In harsh year, U.S. crop acreage shrinks 5 percent

The rainiest spring in a quarter-century slowed the planting season and helped limit U.S. farmers to their smallest crop area in five decades, said the government in assessing 2019 production. Early snowfall and icy autumn weather prevented growers from harvesting more than 600 million bushels of corn, and the USDA said it would update estimates of corn and soybean supplies, if warranted, “once producers are able to finish harvesting remaining acres.”

Plantings of the 22 “principal” U.S. crops, which range from corn, soybeans and wheat to potatoes,  canola and dry edible beans, shrank by 16.7 million acres, or 5 percent, in 2019 from the preceding year, said the USDA in its Crop Production Annual report, issued each January.

“The 302.6 (million acres) is the lowest that we’ve seen since 1970,” chief economist Rob Johansson told USDA radio news.

Along with the “phase one” trade agreement with China, the slump in 2019 plantings will “be a major story in 2020,” said economist Scott Irwin of the University of Illinois on social media. “What is going to happen to those 16.7 million acres of principal crops this spring?”

President Trump and Chinese vice premier Liu He are scheduled to sign the “phase one” pact on Wednesday at the White House. Treasury Secretary Steve Mnuchin said on Sunday the agreement calls for China to buy “$200 billion of additional products across the board over the next two years, and, specifically in agriculture, $40 billion to $50 billion,” reported Reuters.

Soybean production fell 20 percent, chiefly due to a 13-million-acre drop in plantings, said the USDA. The 2019 soybean crop was the smallest since 2013 and the corn crop of 13.692 billion bushels, down 5 percent from 2018, was the smallest in four years. Corn and soybeans are the two most widely planted crops in the country, accounting for 55 percent of principal crop area last year. Lower production in 2019 creates the opportunity to reduce large stockpiles of the crops.

In a companion report, the USDA said winter wheat sowings of 30.8 million acres for harvest this spring were the smallest since 29.2 million acres in 1909, which are the lowest on record. Winter wheat, used in making bread and other baked goods, is the dominant wheat variety grown in the United States. Plantings have waned for years, partly due to the expansion of corn and soybeans, which offer higher yields. Winter wheat is sown and sprouts in the fall, sprouts lies dormant during winter and resumes growth in the spring.

The USDA said it would contact corn growers in five states — Michigan, Minnesota, North Dakota, South Dakota and Wisconsin — and soybean growers in Michigan, Minnesota and Wisconsin in coming weeks for final data from harvest. The five states grow one-fifth of the corn crop. In early December, the USDA’s Crop Progress data indicated that roughly 624 million bushels of corn, were still in the field, the equivalent of 4 percent of the U.S. crop.

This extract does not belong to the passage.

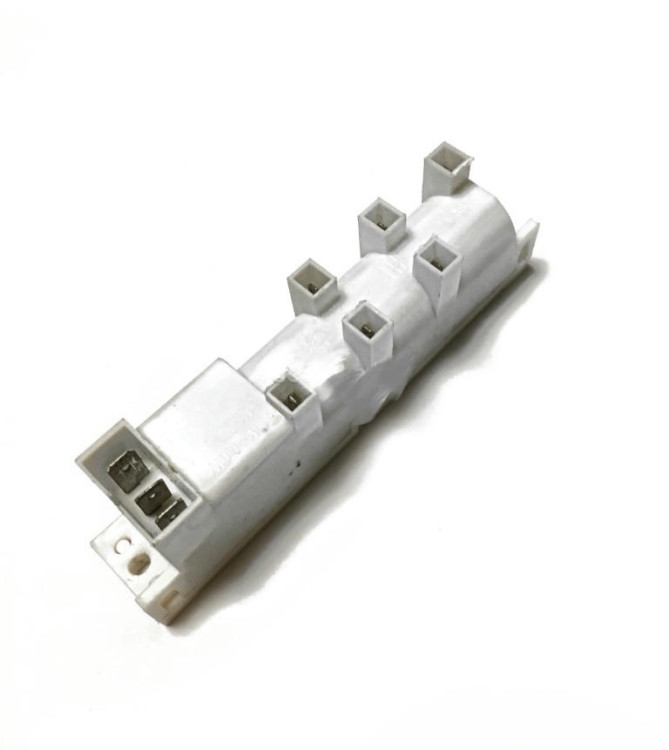 Блок розжига GEFEST BR-1-5 (одноразрядный) 6-и кан. (127*24*37мм) 01041010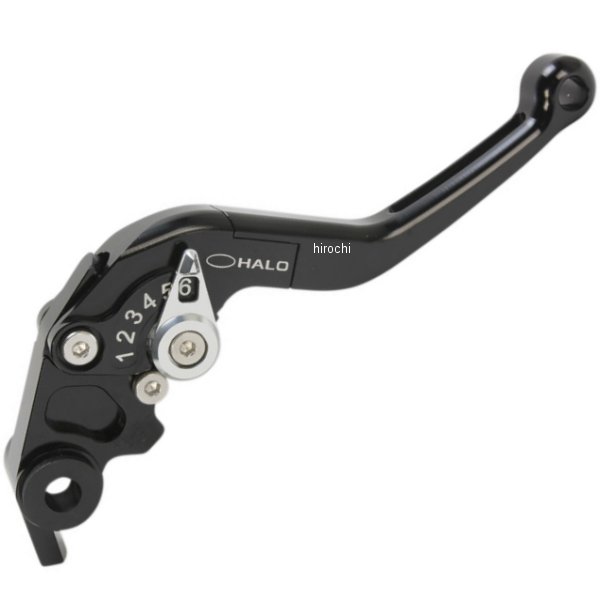 ブレーキレバー HALO 05年-15年 YZF-R6 黒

Similarly, Michigan, Minnesota and Wisconsin were estimated to grow 9 percent of the U.S. soybean crop in 2019. The final Crop Progress report on soybeans, also in early December, indicated that nearly 36 million bushels of soybeans remained to be harvested, equal to 1 percent of the U.S. crop.

“If the newly collected data justified any changes,” said USDA’s National Agricultural Statistics Service, it will update its crop estimates. “Because farmers’ ability to complete harvest is impacted by winter weather, timing of the re-contacts and subsequent publication schedule will be announced at a later date.”